# Powershell Obfuscation Support Vector Classifier

Supervised learning classifier, that attempts to classify Powershell commands as obfuscated|non-obfuscated based
on counts of various characters.

Prework: 
This notebook will ingest a CSV file of Powershell commands, with all commandline arguments.
This can be obtained from EID 1 (Sysmon) or 800.
Specifically, look for Powershell commands run by a user (not an automated process), and did NOT run from a .ps1 script
(meaning it ran direct from shell, which is more consistent with adversary activity).  This should consist of benign, non-obfuscated commands.  Concatenate and de-duplicate this list.  The column name should be "commandline".  This will be the basis for our training set.

Pseudo-search logic:
    eventid:(800|1) userID:<yourIDformat> NOT commandline:*.ps1*
    
Next: Create a list of obfuscated Powershell commands.  You can collect these from public sources, or generate your own with a tool like Invoke-Obfuscation (https://github.com/danielbohannon/Invoke-Obfuscation).  Append this list to your existing list of (benign) Powershell commands.
    
Finally: append a new column called "isobfuscated" that takes a value of 1 for "obfuscated" and 0 for "not obfuscated".  The entries from the first (benign) list should all be 0, and the obfuscated list should all be 1.  
    
This finalized list will be ingested as our testing/training dataset.  We will use sklearn's fit() function for training, and the predict() function for testing. 

In [None]:
# Import things.

import plotly
import plotly.express as px
from plotly.offline import plot
import pandas as pd
import sys
import numpy as np
import os
from sklearn.svm import SVC
from sklearn.metrics import precision_score
from sklearn.metrics import recall_score
from sklearn.metrics import f1_score
pd.options.display.html.use_mathjax = False

# Part I: Training and Testing

In [None]:
# Ingest the training dataset you built above.

file = input("Enter the location of a CSV file:")
df = pd.read_csv(file, encoding="ANSI", header=0)

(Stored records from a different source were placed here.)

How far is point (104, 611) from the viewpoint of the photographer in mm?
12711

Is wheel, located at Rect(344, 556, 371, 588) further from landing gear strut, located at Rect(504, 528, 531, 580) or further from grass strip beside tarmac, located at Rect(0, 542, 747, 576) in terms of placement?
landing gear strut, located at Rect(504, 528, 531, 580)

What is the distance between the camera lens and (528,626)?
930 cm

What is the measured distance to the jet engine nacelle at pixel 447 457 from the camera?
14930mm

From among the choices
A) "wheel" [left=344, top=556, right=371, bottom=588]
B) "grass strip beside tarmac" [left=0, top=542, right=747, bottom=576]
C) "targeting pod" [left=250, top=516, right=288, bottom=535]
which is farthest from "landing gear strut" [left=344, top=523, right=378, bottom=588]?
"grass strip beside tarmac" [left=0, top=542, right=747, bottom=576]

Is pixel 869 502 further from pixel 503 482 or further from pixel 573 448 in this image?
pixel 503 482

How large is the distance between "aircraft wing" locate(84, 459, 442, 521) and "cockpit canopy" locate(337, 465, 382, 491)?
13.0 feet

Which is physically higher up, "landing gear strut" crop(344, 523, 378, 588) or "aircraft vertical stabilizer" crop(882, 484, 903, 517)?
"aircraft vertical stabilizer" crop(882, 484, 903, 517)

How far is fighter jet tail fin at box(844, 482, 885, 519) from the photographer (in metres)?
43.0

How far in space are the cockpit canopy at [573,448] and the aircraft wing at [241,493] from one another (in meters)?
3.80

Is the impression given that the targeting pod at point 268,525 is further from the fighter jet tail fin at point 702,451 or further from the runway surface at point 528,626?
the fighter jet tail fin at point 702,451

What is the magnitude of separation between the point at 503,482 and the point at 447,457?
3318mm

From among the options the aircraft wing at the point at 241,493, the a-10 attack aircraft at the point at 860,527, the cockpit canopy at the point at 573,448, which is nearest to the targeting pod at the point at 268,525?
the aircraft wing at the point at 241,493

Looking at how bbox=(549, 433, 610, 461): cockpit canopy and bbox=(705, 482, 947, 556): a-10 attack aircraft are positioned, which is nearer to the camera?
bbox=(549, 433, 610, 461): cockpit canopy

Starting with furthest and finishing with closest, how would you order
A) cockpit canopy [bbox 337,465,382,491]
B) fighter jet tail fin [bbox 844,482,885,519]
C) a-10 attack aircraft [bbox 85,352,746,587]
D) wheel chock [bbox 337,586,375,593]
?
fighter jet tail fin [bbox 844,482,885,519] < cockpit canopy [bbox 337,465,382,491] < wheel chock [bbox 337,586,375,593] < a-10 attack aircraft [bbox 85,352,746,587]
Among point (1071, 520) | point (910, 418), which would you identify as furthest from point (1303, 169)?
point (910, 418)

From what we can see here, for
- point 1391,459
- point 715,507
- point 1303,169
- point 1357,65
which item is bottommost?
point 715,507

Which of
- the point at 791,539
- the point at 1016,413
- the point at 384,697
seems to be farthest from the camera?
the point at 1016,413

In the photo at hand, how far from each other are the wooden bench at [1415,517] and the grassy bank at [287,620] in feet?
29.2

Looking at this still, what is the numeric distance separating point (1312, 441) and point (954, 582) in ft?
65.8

# Strip off any leading/trailing whitespace
df['commandline'] = df['commandline'].str.strip()

# Create a "length" column, containing the string length of each command
df['length'] = df['commandline'].str.len()

df = df.dropna(axis=0)
print('Ingested ' + str(df.shape[0]) + ' lines of data')

In [None]:
# The meat of the story: get a count of various characters, to use as features of our classifier.
# This will form the basis for our training dataset.
df['semicoloncount'] = df['commandline'].str.count('\;')
df['doublequotecount'] = df['commandline'].str.count('\"')
df['singlequotecount'] = df['commandline'].str.count('\'')
df['backtickcount'] = df['commandline'].str.count('\`')
df['plussigncount'] = df['commandline'].str.count('\+')
df['leftbracecount'] = df['commandline'].str.count('\{')
df['leftbracketcount'] = df['commandline'].str.count('\[')
df['leftparencount'] = df['commandline'].str.count('\(')
df['pipecount'] = df['commandline'].str.count('\|')
df['alphacount'] = df['commandline'].str.count('[a-zA-Z]')
df['camelswitchcount'] = df['commandline'].str.count('[a-z][A-Z]|[A-Z][a-z]')
df['dollarsigncount'] = df['commandline'].str.count('\$')
df['digitcount'] = df['commandline'].str.count('[0-9]')

In [None]:
# Scatterplot the length of command vs count of alpha characters from the training set.  Should be strongly linear.
df['isobfuscated'] = df['isobfuscated'].astype(str) #for categorical graphing purposes
fig = px.scatter(df, x='length', y='alphacount', trendline='ols', color='isobfuscated', hover_name='commandline')
fig.show()
df['isobfuscated'] = df['isobfuscated'].astype(int) #flip this back to numeric for use in classifier

In [None]:
# Build a testing dataset, as a percentage size of the original dataset.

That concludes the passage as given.